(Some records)
****************

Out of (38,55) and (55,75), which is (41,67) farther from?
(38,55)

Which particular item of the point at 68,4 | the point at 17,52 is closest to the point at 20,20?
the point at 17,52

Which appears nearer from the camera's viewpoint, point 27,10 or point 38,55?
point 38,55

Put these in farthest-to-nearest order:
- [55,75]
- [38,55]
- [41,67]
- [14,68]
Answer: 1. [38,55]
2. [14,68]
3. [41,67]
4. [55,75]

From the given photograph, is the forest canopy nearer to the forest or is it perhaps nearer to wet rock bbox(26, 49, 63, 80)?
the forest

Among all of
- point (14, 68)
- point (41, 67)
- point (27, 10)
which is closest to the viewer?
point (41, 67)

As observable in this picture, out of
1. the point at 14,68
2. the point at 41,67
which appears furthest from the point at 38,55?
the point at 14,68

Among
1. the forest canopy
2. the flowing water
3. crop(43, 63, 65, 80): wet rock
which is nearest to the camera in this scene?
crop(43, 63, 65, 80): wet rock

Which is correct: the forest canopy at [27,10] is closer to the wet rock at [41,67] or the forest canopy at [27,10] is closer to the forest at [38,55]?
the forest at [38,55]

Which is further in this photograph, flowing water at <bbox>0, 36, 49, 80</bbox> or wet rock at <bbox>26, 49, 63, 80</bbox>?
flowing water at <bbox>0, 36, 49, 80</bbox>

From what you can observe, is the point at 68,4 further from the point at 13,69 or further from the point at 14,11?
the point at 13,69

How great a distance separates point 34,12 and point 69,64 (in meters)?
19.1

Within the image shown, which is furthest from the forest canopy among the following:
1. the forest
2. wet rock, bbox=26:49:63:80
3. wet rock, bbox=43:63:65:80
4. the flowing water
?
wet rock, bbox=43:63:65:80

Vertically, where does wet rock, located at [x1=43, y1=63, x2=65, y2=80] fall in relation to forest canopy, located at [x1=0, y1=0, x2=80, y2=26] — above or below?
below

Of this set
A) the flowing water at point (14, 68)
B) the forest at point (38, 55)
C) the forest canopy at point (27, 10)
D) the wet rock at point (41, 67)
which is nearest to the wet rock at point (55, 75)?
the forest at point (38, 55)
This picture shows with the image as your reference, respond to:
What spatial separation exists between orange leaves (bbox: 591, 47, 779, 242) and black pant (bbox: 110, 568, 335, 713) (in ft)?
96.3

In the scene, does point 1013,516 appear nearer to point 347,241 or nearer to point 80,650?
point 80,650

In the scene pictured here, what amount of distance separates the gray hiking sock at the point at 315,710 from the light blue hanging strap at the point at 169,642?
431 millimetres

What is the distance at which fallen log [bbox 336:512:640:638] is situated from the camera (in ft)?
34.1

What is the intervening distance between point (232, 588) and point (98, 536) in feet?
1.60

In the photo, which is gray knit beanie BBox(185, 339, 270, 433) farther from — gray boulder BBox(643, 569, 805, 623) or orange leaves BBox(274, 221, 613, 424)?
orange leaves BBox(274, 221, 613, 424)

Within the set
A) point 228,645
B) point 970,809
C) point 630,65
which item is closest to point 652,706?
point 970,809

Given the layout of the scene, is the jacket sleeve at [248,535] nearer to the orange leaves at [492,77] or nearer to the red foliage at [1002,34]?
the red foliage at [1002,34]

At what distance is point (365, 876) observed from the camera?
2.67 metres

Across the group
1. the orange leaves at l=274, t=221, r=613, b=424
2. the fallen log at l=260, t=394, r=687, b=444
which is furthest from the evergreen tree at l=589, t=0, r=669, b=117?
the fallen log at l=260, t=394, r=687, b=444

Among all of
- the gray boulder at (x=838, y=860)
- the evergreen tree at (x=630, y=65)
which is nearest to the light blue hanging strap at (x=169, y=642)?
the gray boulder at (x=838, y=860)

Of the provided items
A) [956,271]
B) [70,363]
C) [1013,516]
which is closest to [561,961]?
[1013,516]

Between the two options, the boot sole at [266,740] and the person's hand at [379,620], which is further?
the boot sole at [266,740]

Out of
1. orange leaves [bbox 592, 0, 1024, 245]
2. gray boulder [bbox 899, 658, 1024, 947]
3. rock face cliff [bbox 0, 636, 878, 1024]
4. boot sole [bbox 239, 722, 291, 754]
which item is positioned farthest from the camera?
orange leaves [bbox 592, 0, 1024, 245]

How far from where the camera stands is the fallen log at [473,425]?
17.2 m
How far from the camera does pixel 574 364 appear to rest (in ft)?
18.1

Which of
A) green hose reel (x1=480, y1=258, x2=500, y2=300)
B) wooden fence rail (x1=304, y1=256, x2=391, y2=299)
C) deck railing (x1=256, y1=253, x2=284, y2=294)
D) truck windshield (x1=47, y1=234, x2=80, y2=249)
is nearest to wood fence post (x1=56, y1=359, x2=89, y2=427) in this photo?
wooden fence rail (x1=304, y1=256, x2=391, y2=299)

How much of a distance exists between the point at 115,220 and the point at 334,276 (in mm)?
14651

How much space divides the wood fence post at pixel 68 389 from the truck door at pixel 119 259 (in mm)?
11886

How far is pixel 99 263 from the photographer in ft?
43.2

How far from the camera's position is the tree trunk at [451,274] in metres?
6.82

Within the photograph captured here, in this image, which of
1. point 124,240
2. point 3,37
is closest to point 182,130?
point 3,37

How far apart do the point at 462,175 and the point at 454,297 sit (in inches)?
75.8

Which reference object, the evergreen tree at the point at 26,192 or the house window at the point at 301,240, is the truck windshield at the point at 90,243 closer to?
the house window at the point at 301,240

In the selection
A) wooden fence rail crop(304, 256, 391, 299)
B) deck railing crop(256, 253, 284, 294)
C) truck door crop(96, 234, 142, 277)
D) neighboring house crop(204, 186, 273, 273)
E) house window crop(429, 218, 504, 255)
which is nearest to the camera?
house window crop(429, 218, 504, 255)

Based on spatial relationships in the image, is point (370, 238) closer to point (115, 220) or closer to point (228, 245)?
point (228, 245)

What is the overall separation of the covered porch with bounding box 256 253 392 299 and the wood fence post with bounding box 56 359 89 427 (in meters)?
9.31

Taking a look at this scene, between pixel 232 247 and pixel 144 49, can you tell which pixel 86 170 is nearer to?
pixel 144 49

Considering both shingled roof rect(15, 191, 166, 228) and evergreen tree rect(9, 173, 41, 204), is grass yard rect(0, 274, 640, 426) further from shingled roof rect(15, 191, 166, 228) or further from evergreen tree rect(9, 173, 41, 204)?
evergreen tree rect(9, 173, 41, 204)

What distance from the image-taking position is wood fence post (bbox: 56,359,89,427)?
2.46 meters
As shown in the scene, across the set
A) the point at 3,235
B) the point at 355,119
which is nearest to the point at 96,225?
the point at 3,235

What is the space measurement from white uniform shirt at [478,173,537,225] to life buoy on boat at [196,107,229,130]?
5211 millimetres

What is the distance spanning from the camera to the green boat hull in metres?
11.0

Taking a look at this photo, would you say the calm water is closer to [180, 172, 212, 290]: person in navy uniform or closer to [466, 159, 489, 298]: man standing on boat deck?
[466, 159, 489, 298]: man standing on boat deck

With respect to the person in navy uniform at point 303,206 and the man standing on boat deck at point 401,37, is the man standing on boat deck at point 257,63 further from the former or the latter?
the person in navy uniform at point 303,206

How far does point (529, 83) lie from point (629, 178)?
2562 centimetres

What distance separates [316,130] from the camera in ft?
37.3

****************

# WHAT IS ASKED
From the records above, extract each line exactly as shown.

# FINAL RESULT
Out of (38,55) and (55,75), which is (41,67) farther from?
(38,55)

Which particular item of the point at 68,4 | the point at 17,52 is closest to the point at 20,20?
the point at 17,52

Which appears nearer from the camera's viewpoint, point 27,10 or point 38,55?
point 38,55

Put these in farthest-to-nearest order:
- [55,75]
- [38,55]
- [41,67]
- [14,68]
Answer: 1. [38,55]
2. [14,68]
3. [41,67]
4. [55,75]

From the given photograph, is the forest canopy nearer to the forest or is it perhaps nearer to wet rock bbox(26, 49, 63, 80)?
the forest

Among all of
- point (14, 68)
- point (41, 67)
- point (27, 10)
which is closest to the viewer?
point (41, 67)

As observable in this picture, out of
1. the point at 14,68
2. the point at 41,67
which appears furthest from the point at 38,55?
the point at 14,68

Among
1. the forest canopy
2. the flowing water
3. crop(43, 63, 65, 80): wet rock
which is nearest to the camera in this scene?
crop(43, 63, 65, 80): wet rock

Which is correct: the forest canopy at [27,10] is closer to the wet rock at [41,67] or the forest canopy at [27,10] is closer to the forest at [38,55]?
the forest at [38,55]

Which is further in this photograph, flowing water at <bbox>0, 36, 49, 80</bbox> or wet rock at <bbox>26, 49, 63, 80</bbox>?
flowing water at <bbox>0, 36, 49, 80</bbox>

From what you can observe, is the point at 68,4 further from the point at 13,69 or further from the point at 14,11?
the point at 13,69

How great a distance separates point 34,12 and point 69,64 (in meters)?
19.1

Within the image shown, which is furthest from the forest canopy among the following:
1. the forest
2. wet rock, bbox=26:49:63:80
3. wet rock, bbox=43:63:65:80
4. the flowing water
?
wet rock, bbox=43:63:65:80

Vertically, where does wet rock, located at [x1=43, y1=63, x2=65, y2=80] fall in relation to forest canopy, located at [x1=0, y1=0, x2=80, y2=26] — above or below?
below

Of this set
A) the flowing water at point (14, 68)
B) the forest at point (38, 55)
C) the forest canopy at point (27, 10)
D) the wet rock at point (41, 67)
which is nearest to the wet rock at point (55, 75)?
the forest at point (38, 55)
This picture shows with the image as your reference, respond to:
What spatial separation exists between orange leaves (bbox: 591, 47, 779, 242) and black pant (bbox: 110, 568, 335, 713) (in ft)?
96.3

In the scene, does point 1013,516 appear nearer to point 347,241 or nearer to point 80,650?
point 80,650

In the scene pictured here, what amount of distance separates the gray hiking sock at the point at 315,710 from the light blue hanging strap at the point at 169,642?
431 millimetres

What is the distance at which fallen log [bbox 336:512:640:638] is situated from the camera (in ft)?
34.1

What is the intervening distance between point (232, 588) and point (98, 536) in feet?
1.60

In the photo, which is gray knit beanie BBox(185, 339, 270, 433) farther from — gray boulder BBox(643, 569, 805, 623) or orange leaves BBox(274, 221, 613, 424)?
orange leaves BBox(274, 221, 613, 424)

Within the set
A) point 228,645
B) point 970,809
C) point 630,65
which item is closest to point 652,706?
point 970,809

Given the layout of the scene, is the jacket sleeve at [248,535] nearer to the orange leaves at [492,77] or nearer to the red foliage at [1002,34]?
the red foliage at [1002,34]

At what distance is point (365, 876) observed from the camera?
2.67 metres

Across the group
1. the orange leaves at l=274, t=221, r=613, b=424
2. the fallen log at l=260, t=394, r=687, b=444
which is furthest from the evergreen tree at l=589, t=0, r=669, b=117?
the fallen log at l=260, t=394, r=687, b=444

Among all of
- the gray boulder at (x=838, y=860)
- the evergreen tree at (x=630, y=65)
which is nearest to the light blue hanging strap at (x=169, y=642)?
the gray boulder at (x=838, y=860)

Of the provided items
A) [956,271]
B) [70,363]
C) [1013,516]
which is closest to [561,961]?
[1013,516]

Between the two options, the boot sole at [266,740] and the person's hand at [379,620], which is further?
the boot sole at [266,740]

Out of
1. orange leaves [bbox 592, 0, 1024, 245]
2. gray boulder [bbox 899, 658, 1024, 947]
3. rock face cliff [bbox 0, 636, 878, 1024]
4. boot sole [bbox 239, 722, 291, 754]
which item is positioned farthest from the camera?
orange leaves [bbox 592, 0, 1024, 245]

How far from where the camera stands is the fallen log at [473,425]?
17.2 m
How far from the camera does pixel 574 364 appear to rest (in ft)?
18.1

Which of
A) green hose reel (x1=480, y1=258, x2=500, y2=300)
B) wooden fence rail (x1=304, y1=256, x2=391, y2=299)
C) deck railing (x1=256, y1=253, x2=284, y2=294)
D) truck windshield (x1=47, y1=234, x2=80, y2=249)
is nearest to wood fence post (x1=56, y1=359, x2=89, y2=427) in this photo?
wooden fence rail (x1=304, y1=256, x2=391, y2=299)

How much of a distance exists between the point at 115,220 and the point at 334,276 (in mm)?
14651

How much space divides the wood fence post at pixel 68 389 from the truck door at pixel 119 259 (in mm)?
11886

How far is pixel 99 263 from the photographer in ft?
43.2

How far from the camera's position is the tree trunk at [451,274] in metres?
6.82

Within the photograph captured here, in this image, which of
1. point 124,240
2. point 3,37
is closest to point 182,130?
point 3,37

How far apart do the point at 462,175 and the point at 454,297 sit (in inches)?
75.8

Which reference object, the evergreen tree at the point at 26,192 or the house window at the point at 301,240, is the truck windshield at the point at 90,243 closer to?
the house window at the point at 301,240

In the selection
A) wooden fence rail crop(304, 256, 391, 299)
B) deck railing crop(256, 253, 284, 294)
C) truck door crop(96, 234, 142, 277)
D) neighboring house crop(204, 186, 273, 273)
E) house window crop(429, 218, 504, 255)
which is nearest to the camera?
house window crop(429, 218, 504, 255)

Based on spatial relationships in the image, is point (370, 238) closer to point (115, 220) or closer to point (228, 245)?
point (228, 245)

What is the overall separation of the covered porch with bounding box 256 253 392 299 and the wood fence post with bounding box 56 359 89 427 (in meters)?
9.31

Taking a look at this scene, between pixel 232 247 and pixel 144 49, can you tell which pixel 86 170 is nearer to?
pixel 144 49

Considering both shingled roof rect(15, 191, 166, 228) and evergreen tree rect(9, 173, 41, 204), is grass yard rect(0, 274, 640, 426) further from shingled roof rect(15, 191, 166, 228) or further from evergreen tree rect(9, 173, 41, 204)?
evergreen tree rect(9, 173, 41, 204)

What distance from the image-taking position is wood fence post (bbox: 56,359,89,427)?
2.46 meters
As shown in the scene, across the set
A) the point at 3,235
B) the point at 355,119
which is nearest to the point at 96,225?
the point at 3,235

What is the space measurement from white uniform shirt at [478,173,537,225] to life buoy on boat at [196,107,229,130]?
5211 millimetres

What is the distance spanning from the camera to the green boat hull in metres?
11.0

Taking a look at this photo, would you say the calm water is closer to [180, 172, 212, 290]: person in navy uniform or closer to [466, 159, 489, 298]: man standing on boat deck?
[466, 159, 489, 298]: man standing on boat deck

With respect to the person in navy uniform at point 303,206 and the man standing on boat deck at point 401,37, is the man standing on boat deck at point 257,63 further from the former or the latter?
the person in navy uniform at point 303,206

How far does point (529, 83) lie from point (629, 178)?
2562 centimetres

What distance separates [316,130] from the camera in ft?
37.3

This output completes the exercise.